Du coté des enseignants, Hugues Draelants a étudié de près, en 2012, le rapport qu’entretiennent les enseignants belges au redoublement. Pour lui, s’il se maintient contre vents et marées, c’est tout simplement parce qu’il a son utilité. « L’interdiction du redoublement au sein du premier cycle participe de fait avec d’autres mesures – instauration d’un droit de recours face aux décisions du conseil de classe ; complication de la procédure d’exclusion ; règles très précises aux refus d’inscription – à priver les établissements et les enseignants de leurs instruments de régulation ordinaire… Ainsi, l’attachement manifesté par les enseignants vis-à-vis du redoublement peut aussi se comprendre comme l’expression d’un groupe professionnel qui revendique le maintien de son autonomie et une certaine vision de ce que l’Ecole doit être ».
Le vote au CSE
En autorisant à nouveau le redoublement, le ministre choisit de tourner le dos à la recherche pour flatter l’opinion publique et satisfaire à peu de frais des attentes des professionels.

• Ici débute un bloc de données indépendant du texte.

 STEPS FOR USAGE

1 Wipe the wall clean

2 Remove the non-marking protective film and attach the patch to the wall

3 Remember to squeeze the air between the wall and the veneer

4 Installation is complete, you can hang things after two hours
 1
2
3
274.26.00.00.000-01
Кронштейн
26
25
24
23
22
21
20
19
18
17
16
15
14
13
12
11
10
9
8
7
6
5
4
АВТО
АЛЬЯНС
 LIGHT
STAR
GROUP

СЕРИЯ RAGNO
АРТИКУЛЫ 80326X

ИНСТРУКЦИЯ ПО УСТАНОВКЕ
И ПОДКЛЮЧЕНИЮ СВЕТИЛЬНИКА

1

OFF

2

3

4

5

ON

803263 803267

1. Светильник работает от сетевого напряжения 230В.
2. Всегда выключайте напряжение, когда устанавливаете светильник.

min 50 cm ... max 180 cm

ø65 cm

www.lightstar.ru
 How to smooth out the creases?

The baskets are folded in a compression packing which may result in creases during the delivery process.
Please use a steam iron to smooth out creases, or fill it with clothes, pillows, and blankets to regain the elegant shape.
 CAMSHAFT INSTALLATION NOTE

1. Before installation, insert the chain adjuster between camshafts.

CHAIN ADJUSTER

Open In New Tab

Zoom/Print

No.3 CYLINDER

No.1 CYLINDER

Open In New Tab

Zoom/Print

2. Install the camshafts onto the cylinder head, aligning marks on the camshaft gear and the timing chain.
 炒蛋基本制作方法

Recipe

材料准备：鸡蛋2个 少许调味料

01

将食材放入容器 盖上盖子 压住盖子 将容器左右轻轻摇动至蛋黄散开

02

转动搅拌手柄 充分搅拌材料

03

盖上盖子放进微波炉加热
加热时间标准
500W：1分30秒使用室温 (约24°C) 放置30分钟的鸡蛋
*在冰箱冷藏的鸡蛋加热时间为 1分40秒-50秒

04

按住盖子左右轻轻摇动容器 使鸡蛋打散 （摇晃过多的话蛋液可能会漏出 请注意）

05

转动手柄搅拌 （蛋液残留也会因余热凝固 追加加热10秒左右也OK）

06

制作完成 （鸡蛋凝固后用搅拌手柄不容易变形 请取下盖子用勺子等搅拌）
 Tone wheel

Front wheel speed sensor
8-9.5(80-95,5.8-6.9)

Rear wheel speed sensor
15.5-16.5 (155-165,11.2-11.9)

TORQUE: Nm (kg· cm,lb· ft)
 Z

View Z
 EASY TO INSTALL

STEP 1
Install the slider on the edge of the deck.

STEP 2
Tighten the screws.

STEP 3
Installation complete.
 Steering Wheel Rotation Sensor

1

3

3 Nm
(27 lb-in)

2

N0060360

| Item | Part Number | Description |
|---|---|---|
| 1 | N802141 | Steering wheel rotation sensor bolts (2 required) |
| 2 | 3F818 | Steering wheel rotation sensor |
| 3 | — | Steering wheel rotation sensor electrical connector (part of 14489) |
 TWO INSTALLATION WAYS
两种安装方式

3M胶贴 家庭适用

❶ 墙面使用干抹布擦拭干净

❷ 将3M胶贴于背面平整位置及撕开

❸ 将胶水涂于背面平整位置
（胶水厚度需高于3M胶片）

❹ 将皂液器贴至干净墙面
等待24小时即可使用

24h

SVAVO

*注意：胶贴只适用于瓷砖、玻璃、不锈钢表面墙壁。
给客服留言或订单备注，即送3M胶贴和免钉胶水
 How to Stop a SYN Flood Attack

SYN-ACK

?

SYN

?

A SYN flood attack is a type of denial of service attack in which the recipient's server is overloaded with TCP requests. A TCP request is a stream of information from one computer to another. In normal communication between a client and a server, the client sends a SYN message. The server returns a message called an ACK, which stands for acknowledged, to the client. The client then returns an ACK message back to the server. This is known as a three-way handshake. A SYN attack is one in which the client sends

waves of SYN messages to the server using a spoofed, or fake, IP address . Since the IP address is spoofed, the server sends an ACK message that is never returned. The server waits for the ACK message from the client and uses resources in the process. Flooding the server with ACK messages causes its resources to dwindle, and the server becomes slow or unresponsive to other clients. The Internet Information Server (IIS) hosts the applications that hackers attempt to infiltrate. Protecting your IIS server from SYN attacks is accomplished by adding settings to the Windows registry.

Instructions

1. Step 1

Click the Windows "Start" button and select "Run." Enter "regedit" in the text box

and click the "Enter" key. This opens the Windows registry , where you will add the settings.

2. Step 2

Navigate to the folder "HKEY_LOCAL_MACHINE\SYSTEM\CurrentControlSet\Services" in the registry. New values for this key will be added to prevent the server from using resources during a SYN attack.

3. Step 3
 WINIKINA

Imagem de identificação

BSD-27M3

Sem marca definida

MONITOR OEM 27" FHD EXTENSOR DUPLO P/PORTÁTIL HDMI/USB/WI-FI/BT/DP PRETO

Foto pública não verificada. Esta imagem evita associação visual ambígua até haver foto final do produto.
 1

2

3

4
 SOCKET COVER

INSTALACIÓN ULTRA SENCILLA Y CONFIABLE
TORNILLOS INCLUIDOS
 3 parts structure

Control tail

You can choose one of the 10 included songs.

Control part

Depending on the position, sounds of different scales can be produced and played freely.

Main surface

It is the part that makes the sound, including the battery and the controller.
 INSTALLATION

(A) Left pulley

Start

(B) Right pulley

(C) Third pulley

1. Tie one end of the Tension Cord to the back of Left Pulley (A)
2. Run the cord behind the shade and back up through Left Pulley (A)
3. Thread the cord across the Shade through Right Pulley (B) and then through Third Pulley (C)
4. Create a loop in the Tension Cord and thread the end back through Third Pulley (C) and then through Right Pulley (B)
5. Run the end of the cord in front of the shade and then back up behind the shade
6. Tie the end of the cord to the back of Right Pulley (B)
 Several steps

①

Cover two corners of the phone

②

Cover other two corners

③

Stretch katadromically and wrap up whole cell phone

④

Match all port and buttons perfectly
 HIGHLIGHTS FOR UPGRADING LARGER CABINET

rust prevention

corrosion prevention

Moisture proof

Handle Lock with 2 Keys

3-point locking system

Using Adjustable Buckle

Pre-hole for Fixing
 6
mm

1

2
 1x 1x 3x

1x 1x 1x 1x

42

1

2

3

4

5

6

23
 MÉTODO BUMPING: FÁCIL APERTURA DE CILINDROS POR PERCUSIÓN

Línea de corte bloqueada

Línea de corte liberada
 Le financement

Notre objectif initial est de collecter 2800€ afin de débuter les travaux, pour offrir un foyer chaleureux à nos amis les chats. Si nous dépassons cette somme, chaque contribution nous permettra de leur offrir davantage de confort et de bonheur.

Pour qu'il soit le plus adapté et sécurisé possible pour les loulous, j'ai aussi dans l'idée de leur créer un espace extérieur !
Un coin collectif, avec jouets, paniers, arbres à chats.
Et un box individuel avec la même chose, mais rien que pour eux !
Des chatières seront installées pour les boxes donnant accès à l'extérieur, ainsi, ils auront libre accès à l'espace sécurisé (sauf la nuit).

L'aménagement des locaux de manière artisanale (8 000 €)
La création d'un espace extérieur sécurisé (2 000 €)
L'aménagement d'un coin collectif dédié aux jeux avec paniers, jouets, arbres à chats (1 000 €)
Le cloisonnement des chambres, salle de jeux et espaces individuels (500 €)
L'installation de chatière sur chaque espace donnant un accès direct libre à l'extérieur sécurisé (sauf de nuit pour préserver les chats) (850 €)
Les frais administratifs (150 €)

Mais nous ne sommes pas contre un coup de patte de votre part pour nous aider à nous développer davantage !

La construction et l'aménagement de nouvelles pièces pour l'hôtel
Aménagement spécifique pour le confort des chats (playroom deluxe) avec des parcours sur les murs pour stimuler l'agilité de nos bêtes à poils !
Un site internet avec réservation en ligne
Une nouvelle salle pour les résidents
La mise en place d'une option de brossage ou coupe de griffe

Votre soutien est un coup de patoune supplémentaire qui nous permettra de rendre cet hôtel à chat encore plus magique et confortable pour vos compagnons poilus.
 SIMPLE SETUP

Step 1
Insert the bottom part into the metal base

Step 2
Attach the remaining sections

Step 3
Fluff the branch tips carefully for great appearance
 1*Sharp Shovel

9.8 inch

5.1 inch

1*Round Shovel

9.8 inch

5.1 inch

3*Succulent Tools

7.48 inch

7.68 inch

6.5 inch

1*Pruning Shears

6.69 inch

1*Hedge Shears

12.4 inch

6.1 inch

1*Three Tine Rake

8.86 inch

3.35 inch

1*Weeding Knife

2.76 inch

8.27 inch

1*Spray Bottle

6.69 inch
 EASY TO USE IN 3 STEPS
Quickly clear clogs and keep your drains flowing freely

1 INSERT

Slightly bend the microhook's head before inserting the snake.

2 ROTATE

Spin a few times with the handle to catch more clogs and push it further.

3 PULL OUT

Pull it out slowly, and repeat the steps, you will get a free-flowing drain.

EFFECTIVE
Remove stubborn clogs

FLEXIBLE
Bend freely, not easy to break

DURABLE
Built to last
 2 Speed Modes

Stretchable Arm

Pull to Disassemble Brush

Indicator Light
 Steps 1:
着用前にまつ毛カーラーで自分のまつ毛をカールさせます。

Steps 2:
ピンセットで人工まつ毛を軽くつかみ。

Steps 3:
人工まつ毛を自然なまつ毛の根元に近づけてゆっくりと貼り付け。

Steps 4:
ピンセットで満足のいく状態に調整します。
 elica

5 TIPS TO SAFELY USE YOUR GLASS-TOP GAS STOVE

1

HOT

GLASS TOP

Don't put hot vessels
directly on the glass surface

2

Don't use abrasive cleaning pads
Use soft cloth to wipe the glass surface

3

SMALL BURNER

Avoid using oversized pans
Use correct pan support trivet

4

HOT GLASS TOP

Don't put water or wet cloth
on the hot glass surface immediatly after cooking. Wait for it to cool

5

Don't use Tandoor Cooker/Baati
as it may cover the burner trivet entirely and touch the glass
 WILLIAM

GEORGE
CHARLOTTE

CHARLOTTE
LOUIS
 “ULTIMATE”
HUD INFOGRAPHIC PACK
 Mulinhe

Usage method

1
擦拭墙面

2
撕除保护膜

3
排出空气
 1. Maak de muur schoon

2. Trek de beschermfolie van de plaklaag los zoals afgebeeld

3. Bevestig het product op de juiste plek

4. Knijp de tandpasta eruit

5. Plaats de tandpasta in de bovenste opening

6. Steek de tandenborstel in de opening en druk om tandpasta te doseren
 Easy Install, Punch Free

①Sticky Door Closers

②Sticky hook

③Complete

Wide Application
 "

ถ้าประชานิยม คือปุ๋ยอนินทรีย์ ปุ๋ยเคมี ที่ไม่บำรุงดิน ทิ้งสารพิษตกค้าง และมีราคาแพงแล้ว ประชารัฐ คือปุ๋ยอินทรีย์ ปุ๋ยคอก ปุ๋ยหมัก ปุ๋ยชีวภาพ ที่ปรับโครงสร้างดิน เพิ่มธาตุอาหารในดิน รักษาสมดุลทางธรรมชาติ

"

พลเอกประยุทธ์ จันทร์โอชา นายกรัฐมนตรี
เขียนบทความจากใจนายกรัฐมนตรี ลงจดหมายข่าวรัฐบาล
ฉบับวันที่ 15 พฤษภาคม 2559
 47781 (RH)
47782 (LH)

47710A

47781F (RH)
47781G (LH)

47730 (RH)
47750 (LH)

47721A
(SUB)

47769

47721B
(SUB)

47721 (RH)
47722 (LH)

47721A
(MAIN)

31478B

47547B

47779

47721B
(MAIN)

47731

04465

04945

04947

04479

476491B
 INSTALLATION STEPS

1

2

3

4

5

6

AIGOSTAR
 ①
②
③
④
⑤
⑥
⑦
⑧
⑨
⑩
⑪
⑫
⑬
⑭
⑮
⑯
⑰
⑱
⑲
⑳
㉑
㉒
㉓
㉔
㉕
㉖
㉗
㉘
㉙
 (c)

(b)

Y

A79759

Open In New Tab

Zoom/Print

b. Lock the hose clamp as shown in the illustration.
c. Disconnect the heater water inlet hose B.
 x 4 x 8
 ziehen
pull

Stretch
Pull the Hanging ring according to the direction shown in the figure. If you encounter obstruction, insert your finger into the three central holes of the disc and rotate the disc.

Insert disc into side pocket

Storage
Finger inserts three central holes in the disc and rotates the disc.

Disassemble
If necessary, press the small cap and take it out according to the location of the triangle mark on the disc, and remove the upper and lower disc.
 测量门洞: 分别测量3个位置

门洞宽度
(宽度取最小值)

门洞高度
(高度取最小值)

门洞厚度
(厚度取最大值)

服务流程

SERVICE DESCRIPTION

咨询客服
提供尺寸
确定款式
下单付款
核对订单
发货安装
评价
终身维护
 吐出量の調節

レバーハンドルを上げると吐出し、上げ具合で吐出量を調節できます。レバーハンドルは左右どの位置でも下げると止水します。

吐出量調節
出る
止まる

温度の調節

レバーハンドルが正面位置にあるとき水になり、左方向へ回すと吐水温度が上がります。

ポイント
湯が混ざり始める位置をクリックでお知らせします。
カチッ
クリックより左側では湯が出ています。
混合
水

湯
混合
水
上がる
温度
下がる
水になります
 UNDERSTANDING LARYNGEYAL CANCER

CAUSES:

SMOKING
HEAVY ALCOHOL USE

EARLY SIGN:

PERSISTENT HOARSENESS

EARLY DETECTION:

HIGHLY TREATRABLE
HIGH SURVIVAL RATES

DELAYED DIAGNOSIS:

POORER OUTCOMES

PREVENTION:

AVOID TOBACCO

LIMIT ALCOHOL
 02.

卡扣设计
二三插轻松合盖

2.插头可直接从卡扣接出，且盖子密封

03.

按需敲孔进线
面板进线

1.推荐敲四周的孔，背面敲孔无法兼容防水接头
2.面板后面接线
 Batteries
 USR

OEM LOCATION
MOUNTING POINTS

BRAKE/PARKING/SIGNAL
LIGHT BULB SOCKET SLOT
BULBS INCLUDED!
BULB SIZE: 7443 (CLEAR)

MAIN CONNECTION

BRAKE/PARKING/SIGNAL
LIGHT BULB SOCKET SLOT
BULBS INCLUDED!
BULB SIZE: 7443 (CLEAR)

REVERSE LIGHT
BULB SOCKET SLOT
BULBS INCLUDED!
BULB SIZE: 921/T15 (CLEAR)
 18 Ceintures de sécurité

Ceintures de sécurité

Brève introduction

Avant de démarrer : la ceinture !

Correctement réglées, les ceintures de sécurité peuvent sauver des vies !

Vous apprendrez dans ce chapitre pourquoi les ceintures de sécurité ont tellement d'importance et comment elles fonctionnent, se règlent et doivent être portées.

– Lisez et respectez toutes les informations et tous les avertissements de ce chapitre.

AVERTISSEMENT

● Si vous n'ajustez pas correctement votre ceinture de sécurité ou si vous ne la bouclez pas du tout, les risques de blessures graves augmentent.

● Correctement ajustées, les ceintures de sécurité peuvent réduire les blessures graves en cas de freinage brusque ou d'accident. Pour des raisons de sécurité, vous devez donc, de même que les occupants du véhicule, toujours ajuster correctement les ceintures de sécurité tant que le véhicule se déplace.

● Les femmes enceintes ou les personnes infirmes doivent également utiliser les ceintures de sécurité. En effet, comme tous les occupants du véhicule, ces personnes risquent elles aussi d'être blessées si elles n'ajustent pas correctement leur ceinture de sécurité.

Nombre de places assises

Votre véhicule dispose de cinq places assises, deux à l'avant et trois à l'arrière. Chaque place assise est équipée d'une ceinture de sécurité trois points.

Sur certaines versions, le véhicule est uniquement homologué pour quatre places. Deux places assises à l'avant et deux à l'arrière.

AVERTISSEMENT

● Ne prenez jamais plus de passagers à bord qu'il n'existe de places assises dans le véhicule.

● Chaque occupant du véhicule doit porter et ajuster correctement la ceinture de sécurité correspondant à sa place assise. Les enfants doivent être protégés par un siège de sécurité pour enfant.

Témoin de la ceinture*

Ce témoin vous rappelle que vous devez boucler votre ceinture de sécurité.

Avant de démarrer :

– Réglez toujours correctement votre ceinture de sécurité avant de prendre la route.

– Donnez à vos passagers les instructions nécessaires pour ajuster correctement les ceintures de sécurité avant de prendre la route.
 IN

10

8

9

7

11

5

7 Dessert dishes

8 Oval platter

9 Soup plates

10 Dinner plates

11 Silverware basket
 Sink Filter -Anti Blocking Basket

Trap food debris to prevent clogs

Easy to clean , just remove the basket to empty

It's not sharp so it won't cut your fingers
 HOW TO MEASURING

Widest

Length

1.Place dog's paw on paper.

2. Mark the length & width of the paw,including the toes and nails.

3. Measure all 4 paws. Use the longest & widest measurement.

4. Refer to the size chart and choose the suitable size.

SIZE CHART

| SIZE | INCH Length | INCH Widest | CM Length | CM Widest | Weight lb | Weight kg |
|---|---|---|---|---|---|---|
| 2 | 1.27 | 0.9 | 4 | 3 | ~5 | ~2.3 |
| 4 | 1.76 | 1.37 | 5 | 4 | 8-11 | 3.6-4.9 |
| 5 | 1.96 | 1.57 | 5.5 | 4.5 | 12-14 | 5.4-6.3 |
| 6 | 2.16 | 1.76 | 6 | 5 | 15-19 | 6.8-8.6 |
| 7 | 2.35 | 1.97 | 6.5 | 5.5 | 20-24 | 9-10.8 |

Présenté au CSE le 14 décembre, le projet de décret sur le redoublement a été rejeté par 41 voix contre regroupant le Snuipp Fsu, le Sgen,le Se Unsa et la Fcpe.Ont voté pour le texte le Snpden Unsa et le Snalc. Un amendement du Snpden a été retenu par le ministère : illimite à le redoublement à une seule fois sur la scolarité obligatoire; Au delà il faudra le feu vert du Dasen.
Un voeu présenté par le Snuipp a été adopté à une majorité encore plus large (47 pour 1 contre). Il demande qu’au lieu d’une mesure inutile et inefficace » soient apportées des réponses pour que l’école puisse prendre en charge la difficulté scolaire » grâce à » une baisse des effectifs par classe dans toutes les écoles, le rétablissement des RASED, le déploiement du plus de maîtres que de classes et une formation des enseignants au repérage de ce qui fait obstacle aux apprentissages à l’intérieur de la classe et à la construction de réponses pédagogiques adaptées ».